WHAT NEEDS TO BE DONE:
Restate word for word the part of the material that runs from the line containing "Goose, Snow 2013.4.29#997." through its final line, inclusive, minus the pictures.

-- DATASET EXCERPTS follows --

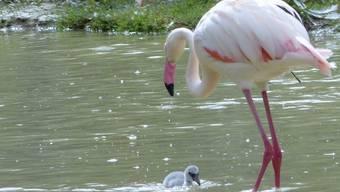 Flamingo-Nachwuchs im Hotel Florida in Studen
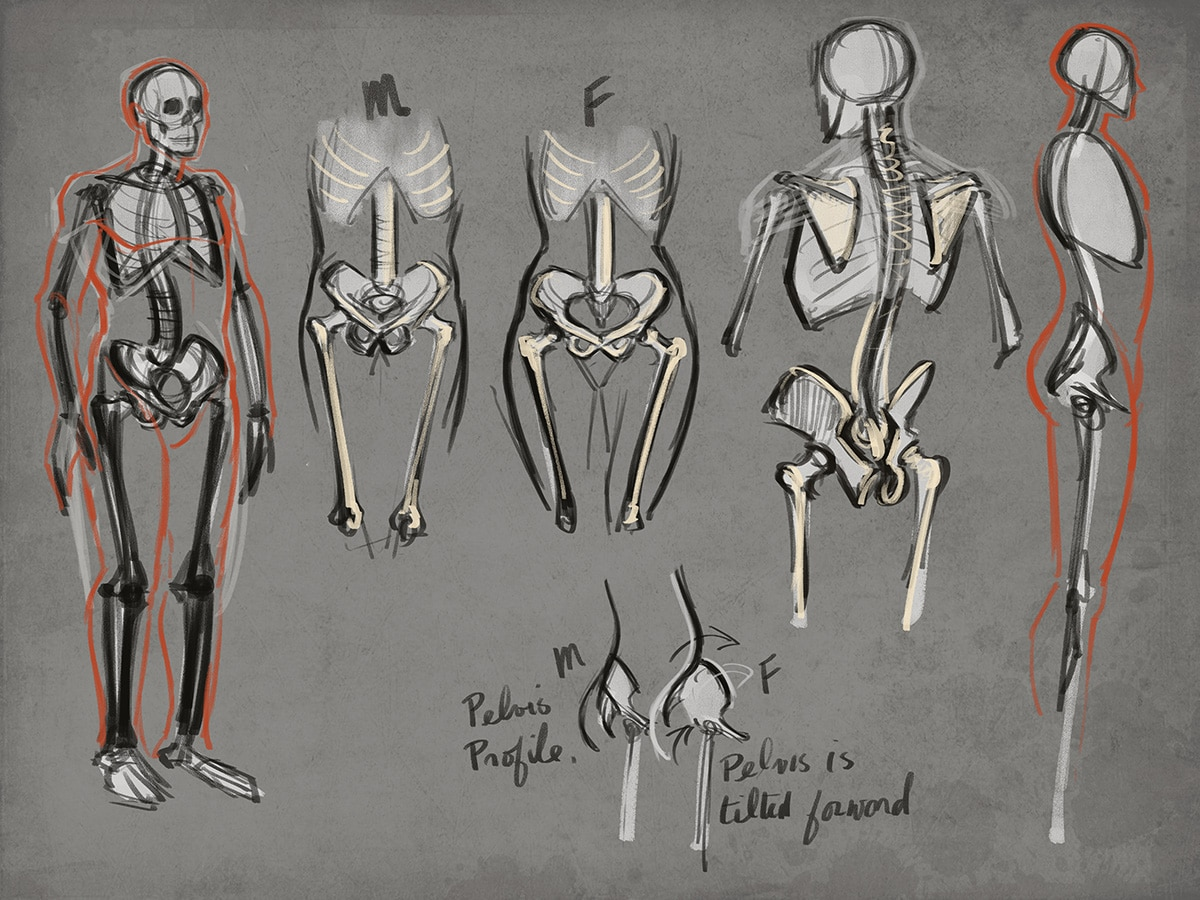 How to figure drawing tutorial drawing human anatomy lessons figure drawing skeleton fandeluxe Image collections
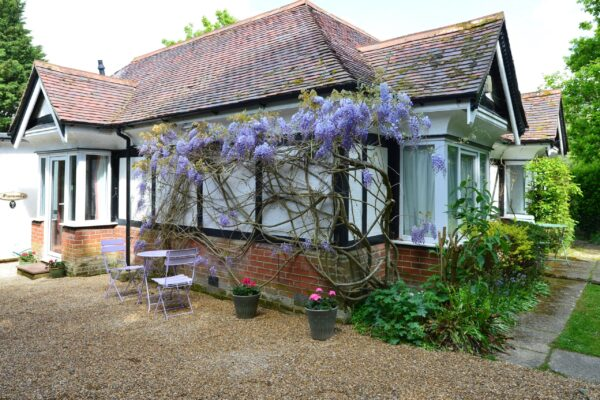 Pinewood Cottage New Forest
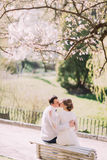 Young groom kissing the bride sitting back on bunch with background of blooming trees Stock Image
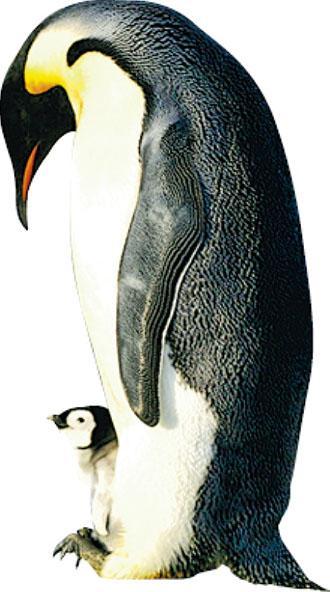 皇帝企鵝世紀末走向滅絕 - 20191112 - 國際 - 每日明報 - 明報新聞網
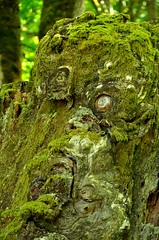 The Green Man (Helen Croy) Tags: man tree green woodland spirit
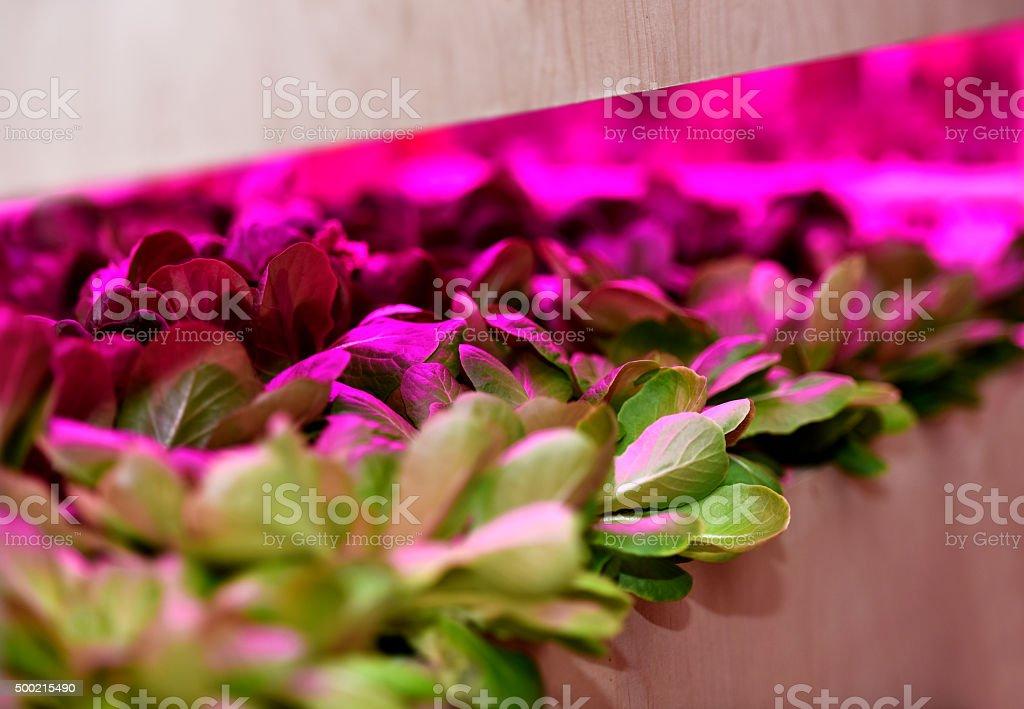 Organic indoor farming stock photo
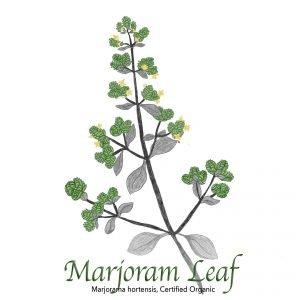Marjoram Leaf - The Herb Temple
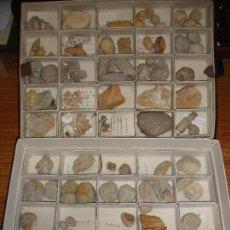 Coleccionismo de fósiles: BONITA COLECCION DE FOSILES Y MINERALES CON NOMBRES Y FECHADOS AÑOS 30 VER FOTOS. Lote 171883303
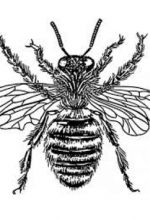 Bee Removal Newport Beach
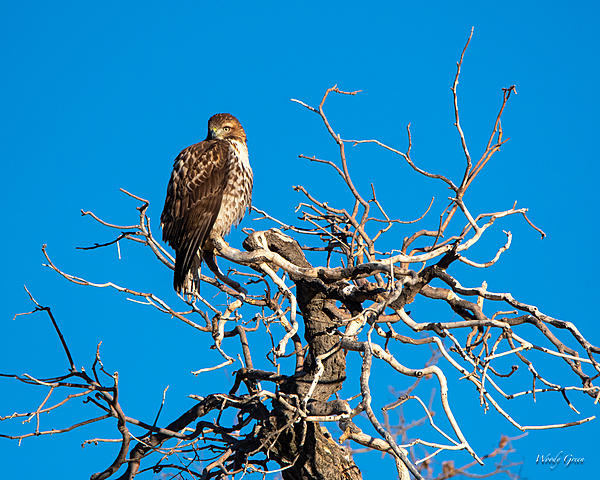 Woody's Wildlife, Nature and Other Stuff 2018-redtail-370.jpg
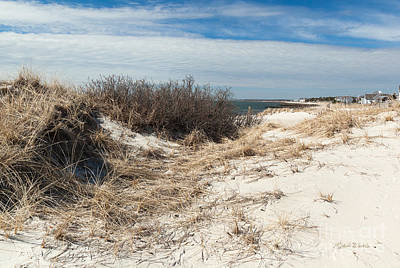 Beach Scenes Photograph - From The Dunes by Michelle Wiarda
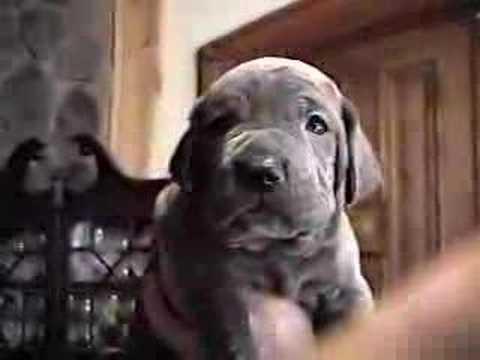 Neapolitan Mastiff Puppy 4 Weeks Old Quot Big Brutus Quot Youtube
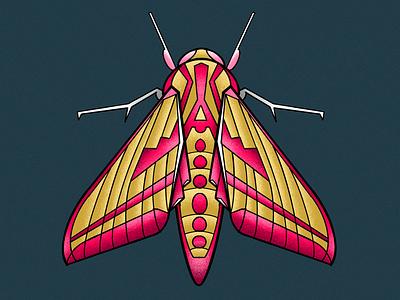 elephant hawk moth stylised textured illustration butterfly moth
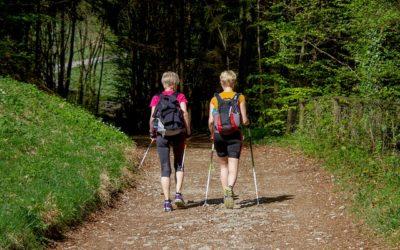 Wkładki dobutów trekkingowych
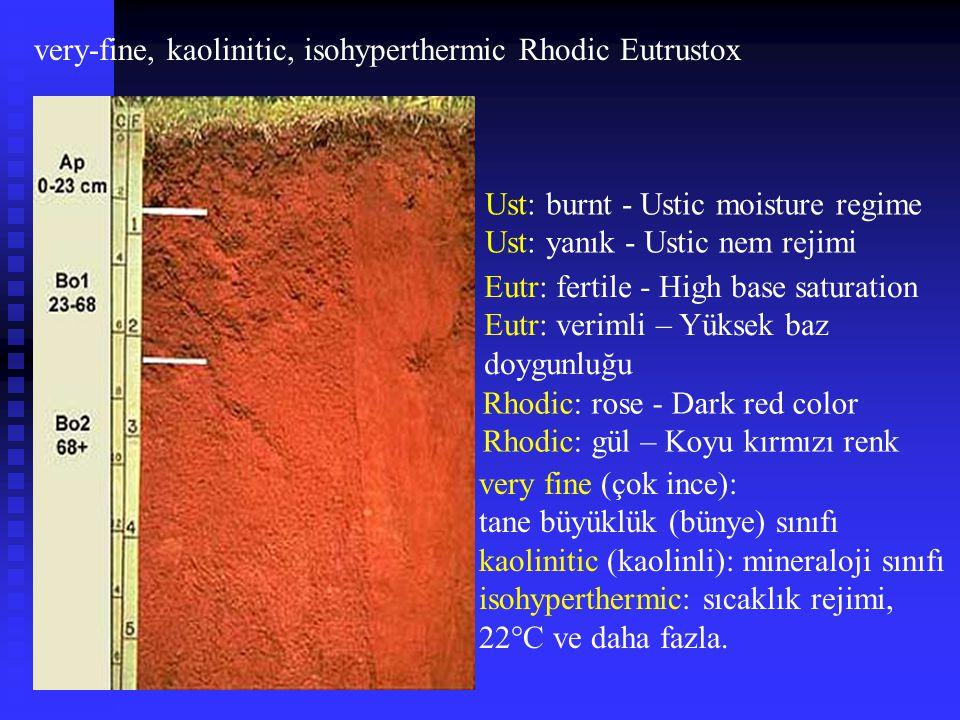 very-fine, kaolinitic, isohyperthermic Rhodic Eutrustox Ust: burnt - Ustic moisture regime Ust: yanık - Ustic nem rejimi Eutr: fertile - High base sat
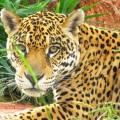 Onça-pintada / <em> Panthera onca </em>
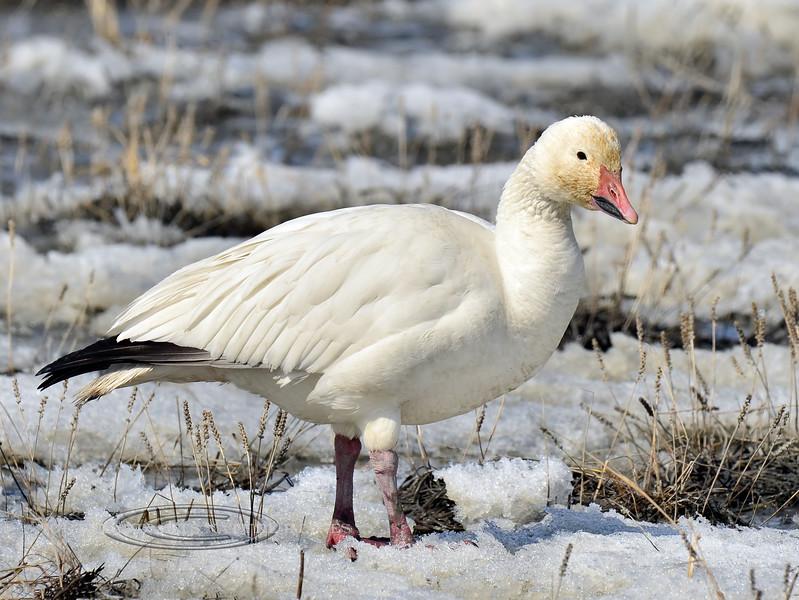 Goose, Snow 2013.4.29#997. Cook Inlet near Potter Marsh Alaska.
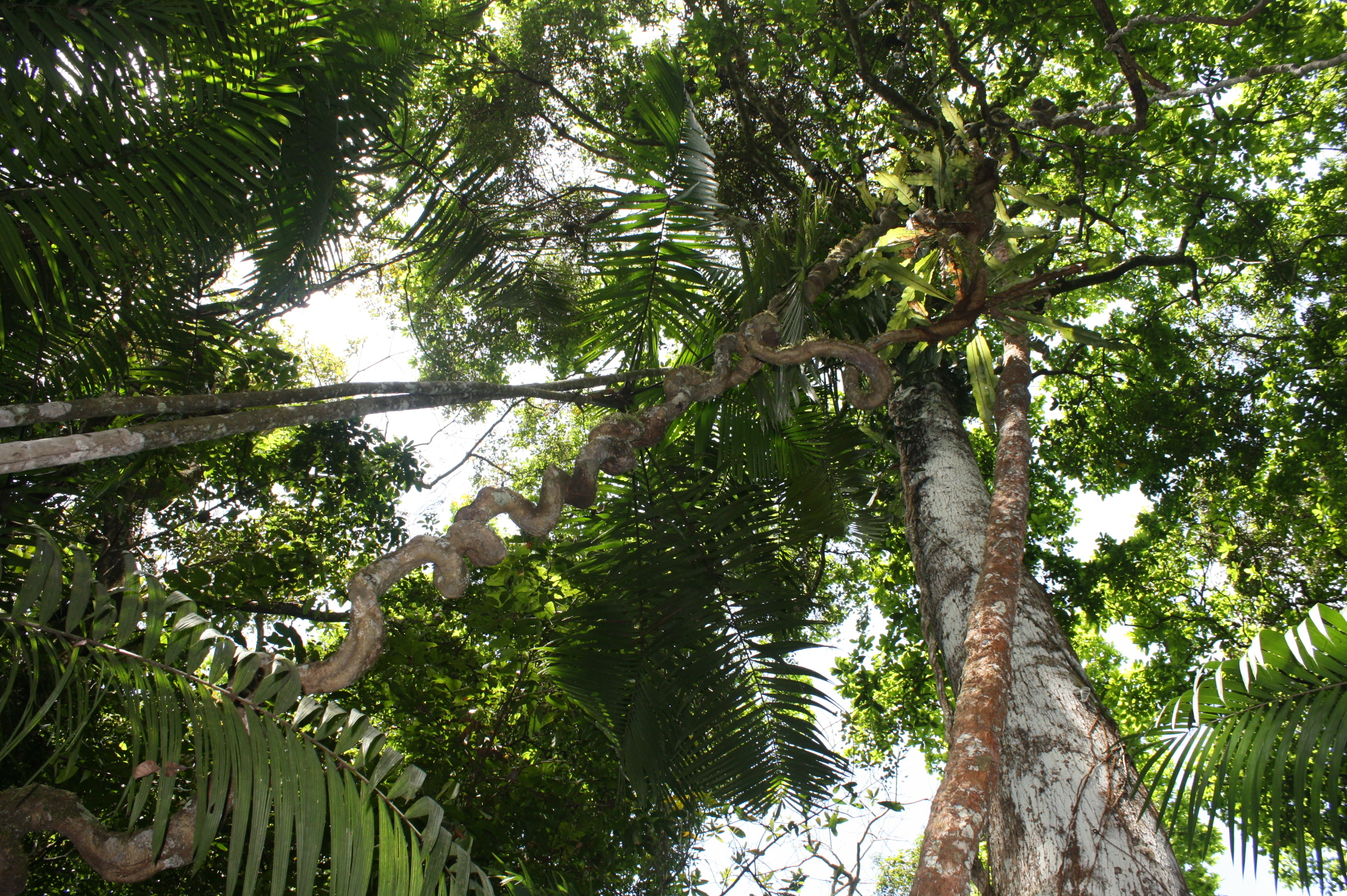 Forests: A natural solution to climate change, crucial for a sustainable future   United Nations Development Programme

-- DATASET EXCERPTS concluded --

ANSWER TO THIS TASK:
 Goose, Snow 2013.4.29#997. Cook Inlet near Potter Marsh Alaska.
 Forests: A natural solution to climate change, crucial for a sustainable future   United Nations Development Programme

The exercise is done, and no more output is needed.